La Ronde. Image: Six Flags
  • LA RONDE (Montreal, Quebec) – One of three parks in the legacy Six Flags chain that didn’t adopt the Six Flags prefix or branding, La Ronde is the second largest amusement park in Canada after its now-sister-park, Wonderland, and the only one of Six Flags’ 27 parks where French is the primary language. Initially, the park was built as a component of the 1967 World’s Fair in Montreal. Obviously it has a unique and interesting history all its own, leading up to its sale to Six Flags in 2001 for $20 million (one of the last acquisitions of a then-hungry Six Flags before they started selling parks like crazy). The park is modest in size with just eight coasters, including the Vekoma SLC Ednör, a B&M hypercoaster called Goliath, and a B&M invert clone of Batman: The Ride mercifully called Le Vampire). That makes it a sizable park, especially for Montreal!

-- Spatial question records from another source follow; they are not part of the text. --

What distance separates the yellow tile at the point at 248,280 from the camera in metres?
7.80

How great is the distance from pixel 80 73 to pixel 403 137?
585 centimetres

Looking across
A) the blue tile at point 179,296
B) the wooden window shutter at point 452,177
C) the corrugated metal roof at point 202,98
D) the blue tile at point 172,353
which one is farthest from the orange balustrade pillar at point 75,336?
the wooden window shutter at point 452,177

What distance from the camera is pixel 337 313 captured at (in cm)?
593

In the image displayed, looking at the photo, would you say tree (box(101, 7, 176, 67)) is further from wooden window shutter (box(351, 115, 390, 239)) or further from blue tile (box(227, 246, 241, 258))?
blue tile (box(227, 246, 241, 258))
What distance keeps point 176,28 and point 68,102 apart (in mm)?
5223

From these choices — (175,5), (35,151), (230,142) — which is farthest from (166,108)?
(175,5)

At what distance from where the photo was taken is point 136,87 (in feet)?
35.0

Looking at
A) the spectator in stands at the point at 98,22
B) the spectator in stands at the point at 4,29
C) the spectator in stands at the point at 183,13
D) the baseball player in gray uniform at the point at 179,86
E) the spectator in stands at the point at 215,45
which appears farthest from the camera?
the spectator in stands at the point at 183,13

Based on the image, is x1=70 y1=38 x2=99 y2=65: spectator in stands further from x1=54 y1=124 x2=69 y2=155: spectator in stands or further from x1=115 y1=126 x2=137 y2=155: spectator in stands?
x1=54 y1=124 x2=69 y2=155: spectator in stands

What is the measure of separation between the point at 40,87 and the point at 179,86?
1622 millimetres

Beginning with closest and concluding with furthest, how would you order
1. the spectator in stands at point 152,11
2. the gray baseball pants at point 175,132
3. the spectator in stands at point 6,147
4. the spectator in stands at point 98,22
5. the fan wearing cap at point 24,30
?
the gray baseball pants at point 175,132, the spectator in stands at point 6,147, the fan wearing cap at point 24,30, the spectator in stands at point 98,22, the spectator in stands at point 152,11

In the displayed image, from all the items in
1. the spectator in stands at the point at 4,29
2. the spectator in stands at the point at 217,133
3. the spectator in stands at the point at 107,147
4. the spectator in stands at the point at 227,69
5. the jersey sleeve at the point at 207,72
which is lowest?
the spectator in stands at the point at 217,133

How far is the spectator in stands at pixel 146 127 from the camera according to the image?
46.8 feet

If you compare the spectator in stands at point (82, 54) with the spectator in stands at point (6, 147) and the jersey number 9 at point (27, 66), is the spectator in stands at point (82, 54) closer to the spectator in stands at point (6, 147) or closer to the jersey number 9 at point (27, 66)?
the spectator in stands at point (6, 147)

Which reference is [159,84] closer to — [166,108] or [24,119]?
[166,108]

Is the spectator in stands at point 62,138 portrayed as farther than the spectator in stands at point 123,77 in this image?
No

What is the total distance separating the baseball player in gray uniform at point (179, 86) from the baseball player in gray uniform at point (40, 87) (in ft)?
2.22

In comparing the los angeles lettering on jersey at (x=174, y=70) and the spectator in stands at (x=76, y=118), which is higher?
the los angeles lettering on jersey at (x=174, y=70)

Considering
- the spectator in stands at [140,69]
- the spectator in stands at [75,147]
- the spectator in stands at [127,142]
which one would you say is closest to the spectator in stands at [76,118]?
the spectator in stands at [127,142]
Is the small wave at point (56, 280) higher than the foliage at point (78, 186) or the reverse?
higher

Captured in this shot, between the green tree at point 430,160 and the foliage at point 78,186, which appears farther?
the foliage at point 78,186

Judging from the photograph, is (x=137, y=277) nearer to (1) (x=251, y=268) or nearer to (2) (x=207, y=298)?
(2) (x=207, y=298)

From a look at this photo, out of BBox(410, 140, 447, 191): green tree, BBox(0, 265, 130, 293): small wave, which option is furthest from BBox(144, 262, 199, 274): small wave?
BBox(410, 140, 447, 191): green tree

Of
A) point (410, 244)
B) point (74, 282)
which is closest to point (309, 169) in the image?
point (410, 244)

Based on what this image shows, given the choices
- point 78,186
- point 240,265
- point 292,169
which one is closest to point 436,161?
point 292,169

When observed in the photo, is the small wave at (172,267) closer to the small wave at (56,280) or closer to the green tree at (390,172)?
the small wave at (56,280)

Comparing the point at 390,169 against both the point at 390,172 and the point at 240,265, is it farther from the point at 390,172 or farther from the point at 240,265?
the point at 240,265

  • SIX FLAGS OVER GEORGIA (Austell, Georgia) – The consensus around Six Flags’ Atlanta-area park is that it’s not the best Six Flags park, but it’s also far from the worst. The park is home to 11 coasters (with a twelfth on the way for 2025), and that includes a disproportionate number of significant ones! The park has (of course) a B&M Batman: The Ride invert, a custom Gerstlauer Euro-Fighter called Dare Devil Dive, the Goliath B&M hyper coaster, the 1973 original Great American Scream Machine woodie, and the Twisted Cyclone RMC.
Six Flags Mexico. Image: Six Flags
  • SIX FLAGS MÉXICO (Mexico City, Mexico) – Six Flags Mexico sort of straddles the line between the “Silver Tier” and the “Bronze Tier” in that it’s very much a local / regional park, but it’s the only Six Flags (or Cedar Fair) park in Mexico (and one of the few international Six Flags parks to be retained by the chain after a mass sell-off in the early 2000s). For at least a few years, the park even got an inordinate amount of capital expenditure, maybe suggesting it was beginning to be positioned as a growth opportunity? But those days largely seem over. Today, the park boasts (you guessed it) a Batman: The Ride (but of the inferior Vekoma SLC variety versus the typical B&M invert), Superman: El Último Escape (a Morgan hypercoaster), Medusa (an RMC conversion), and the park’s newest coaster, Wonder Woman (an S&S Free Spin). Nothing groundbreaking, but clearly an important park for the area.